Neurochemical abnormalities in SCA1, 2, 3 and 6

MR spectra of high quality were obtained from the three target VOIs in all subject groups such that neurochemical differences in spectra from individual subjects with SCA vs. controls were visually apparent. Notably, neurochemical abnormalities, such as lower NAA were evident even in subjects at the premanifest stage (Fig. 2). Spectral quality, as evaluated by linewidth and signal-to-noise ratio (SNR), was comparable between the 5 groups, except for lower SNR in the vermis and pons in SCA2 and lower SNR in the vermis in SCA6, which was due to atrophy resulting in higher CSF contribution to the VOI. The spectral quality allowed the quantification of more than 10 metabolites that met the pre-defined reliability criteria (mean CRLB ≤20%) in each VOI (Fig. 3). Comparison of neurochemical profiles performed separately for each of these VOIs revealed significant neurochemical alterations in each SCA genotype compared to healthy controls (Table S1). Significant alterations in neurochemical profiles in the SCA groups vs. controls included lower NAA, a marker of neuronal integrity, higher mI, a putative glial marker, as well as alterations in other metabolites associated with cellular energetics (tCr, Glc), antioxidant capacity (Asc, GSH) and neurotransmission (Glu, Gln, GABA) in select VOI and with different patterns among genotypes. Of these, Glu also serves as a neuronal marker due to its primary localization to neurons39 and tCr may also mark gliotic activity.40

Fig. 3. Regional neurochemical profiles.

Fig. 3

Neurochemical profiles from each of the subject groups for each of the VOIs. Error bars indicate standard deviation. Only metabolites with mean Cramér-Rao lower bounds (CRLB) ≤20% in at least one group are included in the profiles. Significant differences (p<0.05, type I error corrected) between SCA and control (*) and between any two SCA types (#) are marked. Sample sizes are listed in Fig. 1 and group differences, confidence intervals, and p-values for all metabolite comparisons are provided in Table S1. [Abbreviations: Asc, ascorbate; GABA, γ-aminobutyric acid; Glc, glucose; Gln, glutamine; Glu, glutamate; GSH, glutathione; mI, myo-inositol; sI, scyllo-inositol; Lac, lactate; NAA, N-acetylaspartate; NAAG, N-acetylaspartylglutamate; PE, phosphorylethanolamine; Tau, taurine; tCho, total choline; tCr, total creatine; tNAA, NAA+NAAG; Glx, Gln+Glu].

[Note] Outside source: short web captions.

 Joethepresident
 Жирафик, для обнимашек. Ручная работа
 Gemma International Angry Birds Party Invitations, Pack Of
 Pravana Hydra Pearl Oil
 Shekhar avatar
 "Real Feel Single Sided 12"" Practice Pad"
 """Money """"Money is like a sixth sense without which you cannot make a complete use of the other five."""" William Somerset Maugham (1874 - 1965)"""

Detection of neurochemical abnormalities at the premanifest stage

We first investigated the ratio tNAA/mI, which was previously shown to reliably distinguish patients with SCA1 from controls11, for its ability to distinguish patients with all SCA genotypes from controls. The ratio distinguished SCA1, SCA2 and SCA3 cohorts from controls well in all 3 VOI and SCA6 cohort from controls moderately well in vermis and CWM data. The SCA cohorts included 9 premanifest mutation carriers (SARA range 0 – 1.5) and we noted that a majority of the premanifest subjects had tNAA/Ins ratios in the range of early manifest subjects, beyond one SD of control means (Fig. 4), consistent with neurochemical abnormalities that were visible in spectra acquired from these subjects (Fig. 2).

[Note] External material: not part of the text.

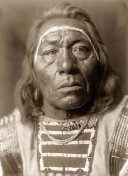 Indianer-Bemalung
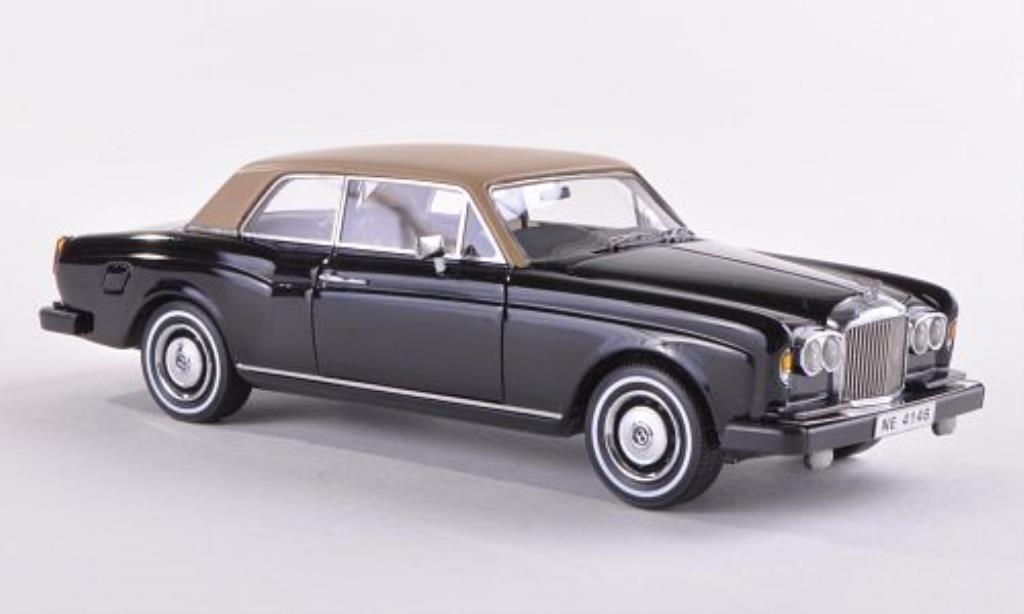 Bentley Corniche 1/43 Neo FHC black/beige RHD 1977 diecast model cars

Fig. 4. Total N acetylaspartate-to-myo-inositol ratios (tNAA/mI) for all subjects.

Fig. 4

Data from premanifest subjects (SARA ≤ 2.5) are denoted as points encircled with black. The dashed copper line indicates the mean minus one SD for the control group in each plot. One premanifest SCA1 and two premanifest SCA6 subjects who are within the control mean ± SD range in all plots are those subjects with estimated ataxia onset more than 10 years away. One of the premanifest SCA2 subjects lacked data from the pons, hence the loss of a data point in the pons plots.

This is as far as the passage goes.